Up until this point, the momentum has been with the payers, Medicare and the insurance industry. But the more heavy-handed they become, the more inevitable the public backlash is becoming.
It will come down to this, a kind of “straight face test” for health care: Would patients pay for this?
The Annual Wellness visit, better named “Medicare’s Non-Physical” and some forms of “Population Management” are examples. Both are great ideas; an annual health review and planning session as well as doctors maintaining an overview of, and reaching out to, high risk groups of patients – in theory neither would be anything to argue with.
But the way it has to be done today, if we want to get paid, micromanaged from afar through bureaucratic edicts, is alienating the patients this was all intended to benefit.
Totalitarian Health Care is Doomed
American health care, as manifested by Medicare and the big insurance companies, is more and more starting to look like my visit to the Soviet Union with my surgery class in 1977. The most striking example of disregard of individual customer preference I saw was at a very large restaurant near the Red Square. The sour-faced, haggard breakfast waitstaff told our group bluntly that we could all have either coffee or tea, but they could not accommodate individual orders for different beverages.
The “planned economy” of the Soviet Union collapsed, and I suspect its counterpart in American health care eventually will, too. I think our system will split in two: One system for what patients see value in, and would pay for, and another system, which the politicians want them to have, but which most people would have nothing to do with if they had any say in where their healthcare dollars go.
Two dichotomies are driving this inevitable split down the middle of our healthcare system: First, the improbable marriage of public health and medical care; and, second, the opposing ideals of standardization and individualization.
Public Health vs Medical Care
It is insanely inefficient to mandate that highly trained physicians, with an “opportunity cost” of $7-10 per minute in primary care, and multiples of that in many procedural specialties, carry forth the nation’s public health agenda with their patients one by one during their office visits. Medicare’s requirement that we document an intervention for every patient we see with a Body Mass Index over 30 is a glaring example of that. Having our nurses or other staff members do that isn’t much better. Our teams have a lot of tasks and routines to maintain proficiency in, and since obesity affects a large proportion of our society, it would be better addressed on a national, cultural and political level. It suddenly became our job, it seems, as health care professionals, because whoever had the ball before us failed at fixing the problem. But soft drinks and breakfast cereals are made by big, powerful corporations, and our Government lacks the guts to reign them in. So, someone thought, let the docs spin their wheels for a while; they don’t have enough to do.

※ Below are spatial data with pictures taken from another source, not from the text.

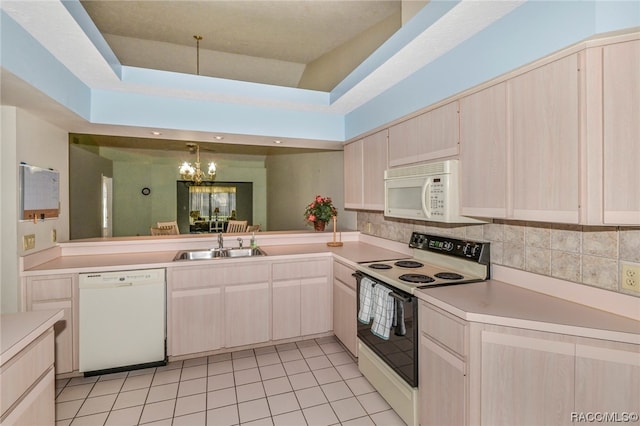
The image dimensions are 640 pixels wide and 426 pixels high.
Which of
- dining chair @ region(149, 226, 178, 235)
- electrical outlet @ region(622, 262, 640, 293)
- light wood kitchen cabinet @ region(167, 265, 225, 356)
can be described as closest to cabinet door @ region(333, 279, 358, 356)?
light wood kitchen cabinet @ region(167, 265, 225, 356)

A healthcare system designed for setting fractures, treating pneumonia and removing appendixes is ill suited for treating societal ills. Quite frankly, it doesn’t pass the straight face test: Ask citizens if they want their health insurance premiums (or out-of pocket costs in a Direct Primary Care model) to cover à la carte anti-obesity campaigns or if that should be included in State and Federal budgets. I know what the answer will be.
The difference here isn’t subtle: If public health is financed through workers’ insurance premiums, its cost is more evenly spread, and thus affects middle and lower income people more than if it comes out of corporate (think Pepsi, Coke, General Mills and Ocean Spray) and progressive personal income taxes.
Standardization vs Individualization
There is a rapidly growing interest in personalized health care in America today among patients and health care entrepreneurs. Genetic profiling is now used in choosing which medications to prescribe, for example.
At the same time, payers are tying reimbursement to doctors’ adherence to blanket recommendations (read “Evidence Based” treatments) derived from large population studies that were designed to find lowest common denominators: In general, for example, low dose aspirin, beta blockers, lower blood pressures and blood sugars are helpful, but we are now seeing that there are more and more subgroups of patients who don’t have the expected benefits from any given “Evidence Based” intervention. In some cases, people are harmed by them. As long as Medicare and the insurance companies hold the purse strings – actually, dole our own money back to us according to their standards – the welfare of a few is routinely sacrificed for the benefit of the many.
Again, applying the straight face test, patients wouldn’t want to pay us for delivering care to them that was designed or chosen to help someone else, just so we could show off high compliance rates. If doctors are held in too tight a grip of uniformity by the conventional insurers, patients in this new era of deepened insight into the variation of disease expression will take their money to providers and insurers who will respect their preferences.
A Moral Compass
The straight face test has to be our moral compass as we work our way through our daily allotment of twenty-odd patient encounters with fifteen minutes to spend as wisely as humanly possible.
People can vote their politicians out of office, they can form cost sharing cooperatives or sign up for Direct Primary Care. But we, physicians, need to make sure we don’t forget who ultimately are our customers. Even without politicians and insurance conglomerates there will always be doctors and patients. May we never lose our trust in each other.